Gay
Hard to tell when I knew that I was gay. Is it hard to understand when I tell you that I didn't noticed it when I fell in love for the first time? Hearing and using "faggot" as an insult was common in my youth, as common as drinking water or feeling the wind on your skin, and being gay was an abstract flaw - the increased form of being "retarded" - and nothing that anybody could ever relate in a positive way onto themself. Even after I realized that I was in any way more interested into boys, I stayed with the mob, even trying to establish some relations with girls (that of course were futile - I guess my lack of real interest was obvious) - the only place were I appeared as a gay person was on the internet in the first years. I had a split personality. This also affected my doings, and I suppose that I wouldn't have done some dumb things that I have done if things would have been different in this regard - not that this excuses doing them.

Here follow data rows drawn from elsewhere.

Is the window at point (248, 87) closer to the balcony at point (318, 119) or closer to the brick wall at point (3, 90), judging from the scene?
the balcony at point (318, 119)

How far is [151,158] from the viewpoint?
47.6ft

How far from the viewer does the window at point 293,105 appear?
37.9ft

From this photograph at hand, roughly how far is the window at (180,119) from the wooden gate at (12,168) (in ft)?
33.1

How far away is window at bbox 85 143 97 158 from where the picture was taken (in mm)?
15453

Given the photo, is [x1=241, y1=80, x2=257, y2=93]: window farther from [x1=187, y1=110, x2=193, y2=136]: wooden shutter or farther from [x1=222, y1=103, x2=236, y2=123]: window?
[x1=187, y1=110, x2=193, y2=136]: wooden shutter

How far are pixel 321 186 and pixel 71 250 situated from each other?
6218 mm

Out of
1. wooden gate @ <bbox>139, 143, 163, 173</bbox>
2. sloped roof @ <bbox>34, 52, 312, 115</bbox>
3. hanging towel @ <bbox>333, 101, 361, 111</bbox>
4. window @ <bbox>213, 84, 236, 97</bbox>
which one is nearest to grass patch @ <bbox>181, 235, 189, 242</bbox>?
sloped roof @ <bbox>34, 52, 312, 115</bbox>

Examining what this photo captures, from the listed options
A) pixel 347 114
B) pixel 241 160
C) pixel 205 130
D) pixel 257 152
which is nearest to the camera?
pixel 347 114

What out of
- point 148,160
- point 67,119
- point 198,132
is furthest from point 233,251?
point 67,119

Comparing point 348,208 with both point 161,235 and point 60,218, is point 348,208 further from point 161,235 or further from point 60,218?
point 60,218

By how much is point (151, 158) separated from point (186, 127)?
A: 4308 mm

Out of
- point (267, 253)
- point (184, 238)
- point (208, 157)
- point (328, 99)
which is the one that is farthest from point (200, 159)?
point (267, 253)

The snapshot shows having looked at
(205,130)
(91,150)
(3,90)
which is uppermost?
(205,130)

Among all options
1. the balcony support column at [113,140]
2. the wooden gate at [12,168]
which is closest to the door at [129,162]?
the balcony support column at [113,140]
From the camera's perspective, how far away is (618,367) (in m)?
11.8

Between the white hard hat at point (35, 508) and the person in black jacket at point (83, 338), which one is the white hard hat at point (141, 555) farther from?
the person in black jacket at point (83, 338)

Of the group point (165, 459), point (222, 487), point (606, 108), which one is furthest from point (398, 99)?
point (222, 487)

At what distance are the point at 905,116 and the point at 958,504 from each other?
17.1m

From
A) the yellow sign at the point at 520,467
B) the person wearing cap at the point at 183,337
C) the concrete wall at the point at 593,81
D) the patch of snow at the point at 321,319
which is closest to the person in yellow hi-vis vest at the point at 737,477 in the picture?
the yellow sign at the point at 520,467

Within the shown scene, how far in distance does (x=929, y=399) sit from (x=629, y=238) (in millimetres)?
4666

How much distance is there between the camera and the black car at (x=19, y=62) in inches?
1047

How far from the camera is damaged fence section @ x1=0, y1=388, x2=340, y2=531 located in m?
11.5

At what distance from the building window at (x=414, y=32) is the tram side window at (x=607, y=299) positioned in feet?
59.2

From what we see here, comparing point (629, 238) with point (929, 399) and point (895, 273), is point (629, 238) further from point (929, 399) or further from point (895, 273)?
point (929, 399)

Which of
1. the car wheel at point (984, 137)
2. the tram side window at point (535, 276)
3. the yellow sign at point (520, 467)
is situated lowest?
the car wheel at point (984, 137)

At the age of seventeen, I had a short internship at an office in a social institution with some distance from my hometown. I can't remember if it was just a a mere error of pronunciation or some purposeful experiment: When doing some smalltalk with the mid aged women who instructed me, and she asked me what I did on the day before, I responded that I spent it with my friend (the difference in german is abmissal: "a friend" is "einem freund", "my friend" is "meinem freund". I refereed to a guy of whom I hoped that he somehow mirrored my feelings for him). She didn't show any reaction to it, and I thought she didn't even notice what I had said. But a few weeks afterwards I was violently attacked on my train back from school that came through this town by a group of goons around my age - and I heard how the one of pointed the attention of the group towards me was saying that word was around that I fucked with man. They beat me, teared apart my headphones, throwing my stuff through the wagon, taking it ultimately with them. I went to the driver, who delayed the opening of the doors at the next station, and even tried to call the police (a thing that wasn't exactly pleasent to me) - but he couldn't do this long enough, telling me that I would have had to come earlier - I'm sure he earnestly wanted to help. I found my bag next to the trains exit, and they hadn't found anything of value in it. This wasn't the only attack I experienced - being a long haired obvious left wing and openly antifascist person in this rural area made me a mark for various idiots, and some of these attacks had (basically by chance) a homophobic connotation - but this was different: This was not because I was left and lefts and nonconformists were "faggots" in general, this was because I was gay.

It took years till I came out, and the effects it had to parts of my social live were - even though I had the luck to live in a liberal, supporting family - quite devastating: Not in the sense that people terminated their contact to me, but I soon noticed that many of the friends that until then had close contact or had held me in mutual high esteem now tended to belittle or even avoid me. Some of these guys had been somewhat openly homophobic before, so it was hardly surprising - but even some of those who had vocally rejected any form of discrimination in the past were affected of this. In hindsight, it was a quite educational experience - back then, it was utmost depressing.

Time cured most of this. Some things have changed since then, and many got better in the past few years - but when I see how lightly and visible younger LGBT-people go through the public it sometimes makes me jealous (while I'm fully aware that they still experience malignant glances, insults, or even attacks for doing so) - neither me nor hardly anyone in my age is able to do this, as for most of us the discrimination we internalized over the years still weighs to heavy - it is still censoring, limiting us; even though we had it in turn better than those who had only the option to hide completely or live within the ghetto that Rio Reisser wished he could escape from (Kann jedem in die Augen sehn; auf jeden einfach zugehn. His song about it was first recorded by a gay theater group on their album "Entartet"; a word used not only by the national socialists to label art they condemned but also by the west-German government to justify the pursue of male homosexuality that lasted until 1994). Will this come true for a future generation? A backlash is in action. Identity Politics is not only the bogeyman of the far right but also of the capitalist bourgeois since epochal idiot Fukuyama labelled it as guilty for destroying his arrogant fever dream about an capitalist Endsieg by the fall of the iron curtain when he was asked how Donald Trump fitted into this formula - the capitalists hope that they can soothe the losers of their system for a while by throwing us under the bus. Within a system where exploiters and exploited exists, no minority can truly by safe: Eventually the need for a scapegoat will arise. Socialist singer Rio Reisser and his contempary LGBT-activists knew this: Their dream of escaping the ghetto was not about assimilation but about a society without ghettos, and even gay-rights pioneer Magnus Hirschfeld held contacts to the communist party behind his institutes bourgeois facade. The same is true for any other fight for emancipation - because of this nearly any serious feminist was also a communist, Paul Robeson visited the Sovjet Union, Martin Luther King identified as a socialist, and Malcom X said said that their can't be a capitalism without racist exploitation.

Because all of them realized that a fight for equality for a facet of ones identity is always a fight against the whole capitalist system.